Но как только Рейган избрался президентом, отношения администрации с комиссией сразу же нормализовались, кто-то из комиссии даже вошел в президентскую команду. Так что мы не должны преувеличивать степень стратегической неудачи проекта по созданию прочного блока постиндустриальных стран. Комиссия иногда очень критично воспринимала некоторые шаги его администрации, например, курс на обострение отношений с Советским Союзом. Но в то же время администрация и комиссия продолжали свое сотрудничество.

Не была ли комиссия порождением эпохи «холодной войны», когда капиталистическим странам волей-неволей приходилось держаться вместе, чтобы сообща отвечать на коммунистическую угрозу?

Не думаю, что комиссия так уж была связана с эпохой «холодной войны» как таковой. Она была создана в период разрядки, когда американская внешнеполитическая стратегия значительно менялась и на повестке дня стоял вопрос о ее дальнейшей артикуляции. В то же время, на протяжении последних 20 лет комиссия находится в состоянии кризиса идентичности.

В 1970-е она обладала каким-то прогностическим потенциалом, она могла рассуждать о том, куда движется этот мир, она анализировала, как однополярный мир становился многополярным, она смогла предсказать, где образуются новые центры экономический силы.

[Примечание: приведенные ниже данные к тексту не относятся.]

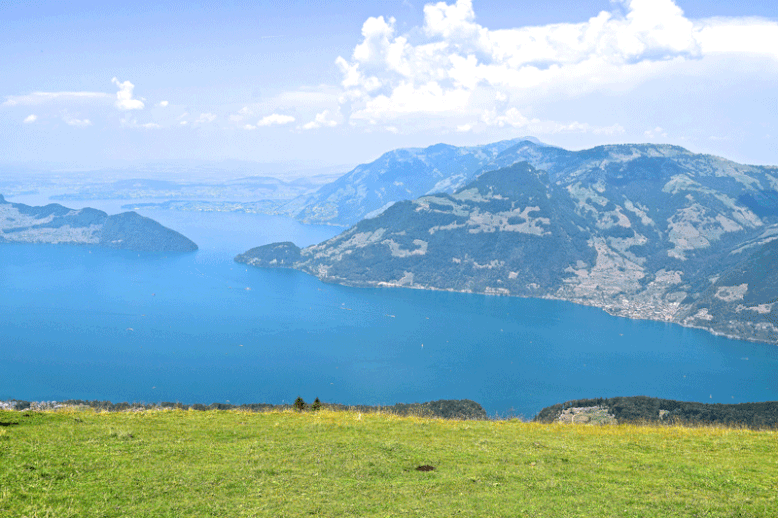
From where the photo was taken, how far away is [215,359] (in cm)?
19188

Это был пионерский прорыв.

Сейчас же ― этот вопрос в архивах я не изучал, но могу высказать свое мнение ― очень трудно прийти хоть к какому-то консенсусу внутри комиссии, куда вошли представители Китая, Индии, Мексики, других стран, которых больше не объединяют общие интересы. Сейчас это обыкновенный форум, подразумевающий неформальные встречи, в ходе которых можно избежать недопонимания.